A3. One educational implication of this seems to me to be for what has to be included within the ‘object of study’ when we are studying art objects. If, as was claimed above the ‘work of art’ as an ‘object of experience,’ or an ‘object of criticism’ only comes into being in its relations, then those relations are not contingent but (logically) necessary to both its ontological status and its meaning. If we allow that ‘theory’ can be taken as equivalent to having epistemological commitments or allegiances, (rather than overt theorising), then it follows that theory is always at work in the ‘work’ qua ‘work of art,’ or the ‘object’ qua ‘object of criticism.’ There is no ‘work of art’ without theory being at work, and no ‘object of criticism’ without theory. (To claim the former, it should be stressed, is not equivalent to claiming or implying that all art works are overtly ‘theoretical’ or concerned with their own ontological status). It would seem to me that theory therefore has to be included in an art education that is to give an understanding of and access to how works mean. 

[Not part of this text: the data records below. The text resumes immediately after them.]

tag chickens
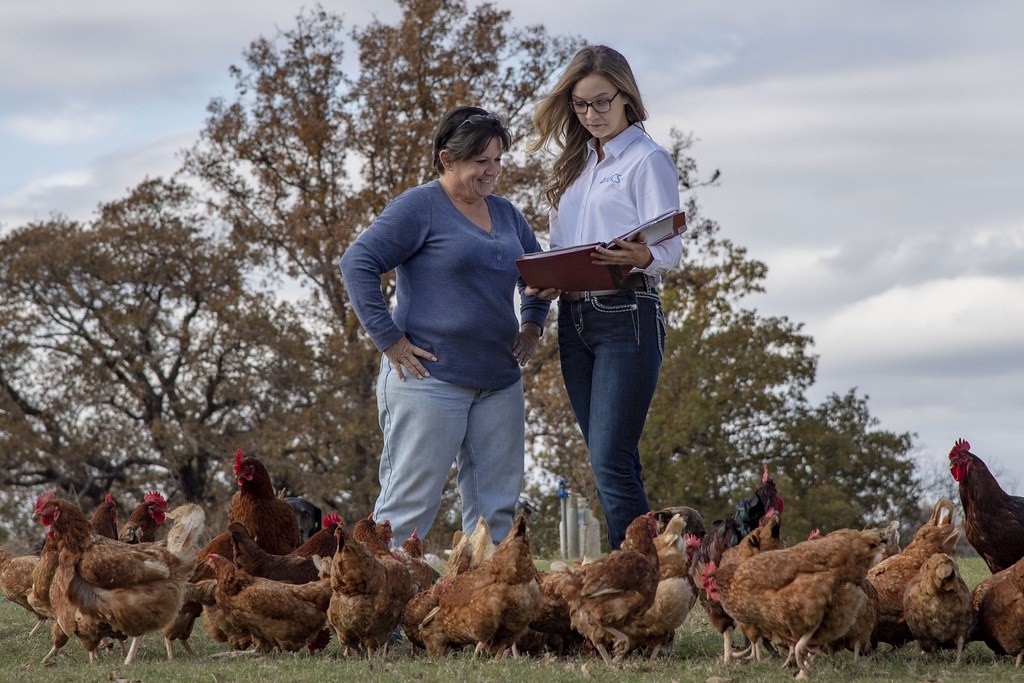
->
[1,438,1024,679]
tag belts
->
[558,273,656,306]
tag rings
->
[638,237,647,244]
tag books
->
[513,208,690,293]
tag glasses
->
[449,112,501,135]
[567,89,622,115]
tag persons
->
[523,43,683,558]
[339,102,549,566]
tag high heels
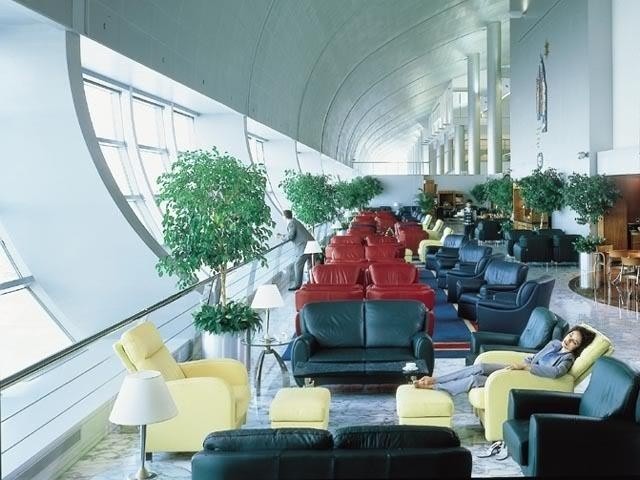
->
[478,441,508,460]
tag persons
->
[413,326,596,396]
[277,210,315,290]
[461,199,475,241]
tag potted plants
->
[563,172,623,290]
[153,148,263,369]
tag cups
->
[406,362,417,370]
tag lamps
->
[109,369,178,480]
[251,284,284,342]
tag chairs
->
[286,206,586,334]
[466,305,570,365]
[113,320,250,460]
[469,323,614,440]
[503,356,639,478]
[593,244,640,319]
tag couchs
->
[289,299,436,387]
[191,445,472,480]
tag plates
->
[402,366,419,371]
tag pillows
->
[335,426,461,448]
[200,425,335,451]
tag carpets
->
[568,268,640,313]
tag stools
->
[271,387,330,431]
[395,384,453,426]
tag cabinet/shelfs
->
[513,183,549,231]
[438,190,469,209]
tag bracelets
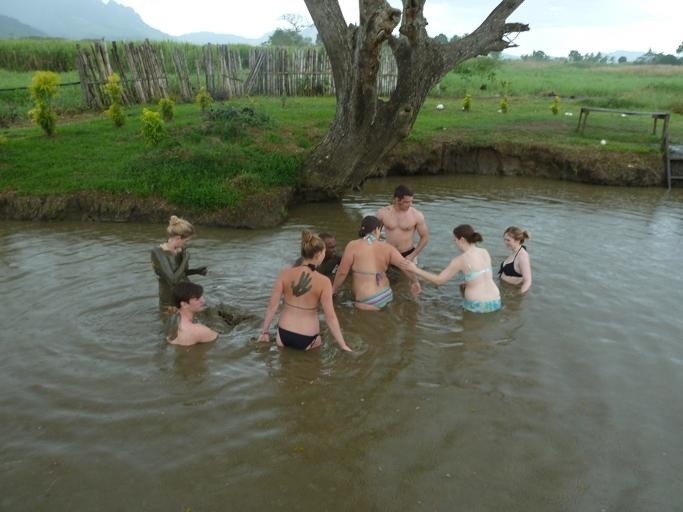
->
[262,331,269,334]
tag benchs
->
[576,107,670,139]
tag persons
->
[150,215,208,309]
[375,184,428,265]
[332,215,422,311]
[164,281,218,346]
[292,232,341,286]
[497,226,532,293]
[400,224,502,313]
[254,230,353,352]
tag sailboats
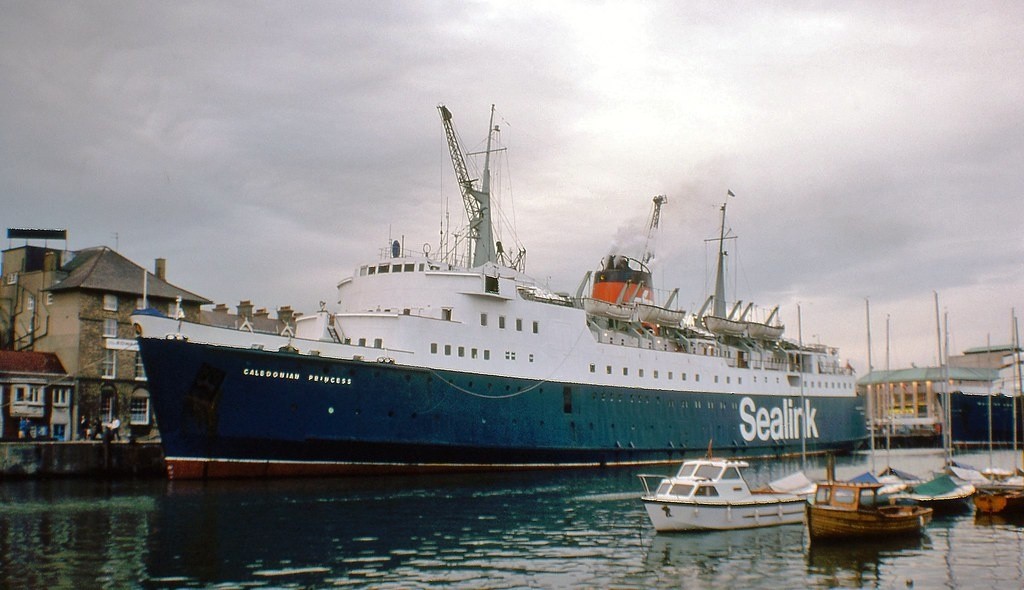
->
[761,293,1024,514]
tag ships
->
[130,105,875,486]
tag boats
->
[581,296,634,321]
[634,458,824,532]
[638,303,686,328]
[749,322,784,342]
[806,483,934,545]
[704,316,749,335]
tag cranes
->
[589,194,666,334]
[436,103,530,272]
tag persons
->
[80,416,122,443]
[19,417,32,441]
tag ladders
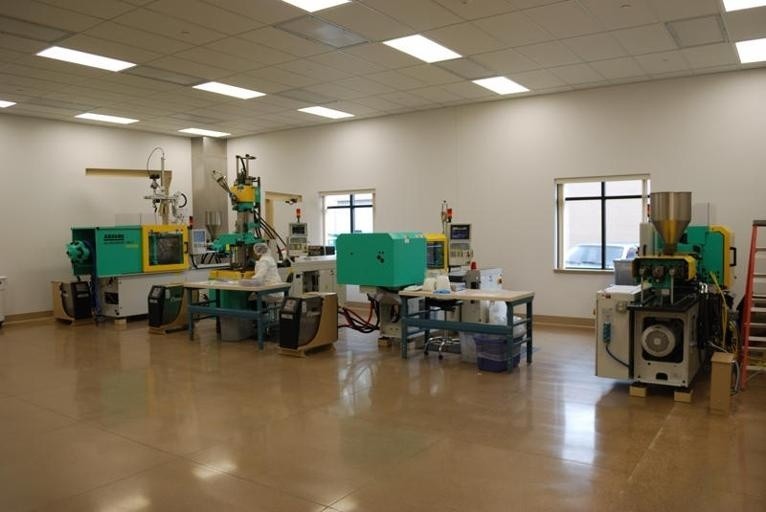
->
[738,220,766,389]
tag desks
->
[183,278,292,350]
[398,286,535,375]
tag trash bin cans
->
[473,332,526,372]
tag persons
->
[248,243,285,328]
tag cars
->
[564,242,640,270]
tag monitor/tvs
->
[290,223,307,237]
[449,223,472,242]
[189,229,206,244]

Another implication of the above is that if something takes on the status of ‘art work’ and signifies meaning qua art work in virtue of its relations, then those relations are productive in generating that art work in its specificity - as that kind of object meaning this, e.g., Andre’s ‘Equivalence No 8.’ We need to reflect further on now these relations come to pass. Rather than see talking about art, writing about art, and the other modes through which we approach and present art to ourselves as in some way mediating or translating or making ‘available’ an anterior formed (and in respect of meaning ‘complete’) object, we have to acknowledge the performative aspects of our activities. In the acts of speaking, writing, presenting slides, hanging work we are placing or locating that on which we act, we are generating relations through which the art object in its specificity is produced. (One might say the artist does the same.)8 This seems to me unavoidable, the problem is that rarely in any of the areas in which art is engaged or studied is it presently acknowledged. (I’m sure we all could cite innumerable talks, lectures, exhibition guides, catalogues, journal articles, etc., wherein, under the guise of an exclusive concern to present the meaning of work, certain relations are taken as already in place but not ‘spoken’: that is, a ‘placing’ of the work for the student/reader/viewer is effected by presenting to the student/reader/viewer a work that has already been ‘placed’ in relation to a body of knowledge or theory.) What in part needs consideration and further examination is the possible ways in which relations can be generated and put in place if certain kinds of experience are to become available/accessible ... but at least as importantly, that in our making of claims about the meaning of works we disclose that it is always in relation to some body of knowledge that they are being made: that that knowledge is itself declared. 

It seems to me that art education, criticism, shows/exhibitions cannot themselves guarantee that certain experiences will happen, nor can they (ever) offer a definitive meaning of works; relations can always change both across time and different audiences. A defensible characterisation of education, criticism and exhibition culture has to recognise that conditionality, that though my not having an experience or not perceiving meanings posited by a particular critical practice can come about through my lack of awareness of the relations and knowledges that the practice aspires to put in place, equally they can come about through a refusal of those relations and knowledges in favour of my commitment to others. Embracing particular experiences and meanings in relation to an art work always involves embracing far more than is overtly on offer. Though art culture too often operates like a ‘Goodfella,’ if not on pain of death, at least of social exclusion, it doesn’t make an offer that can’t be refused.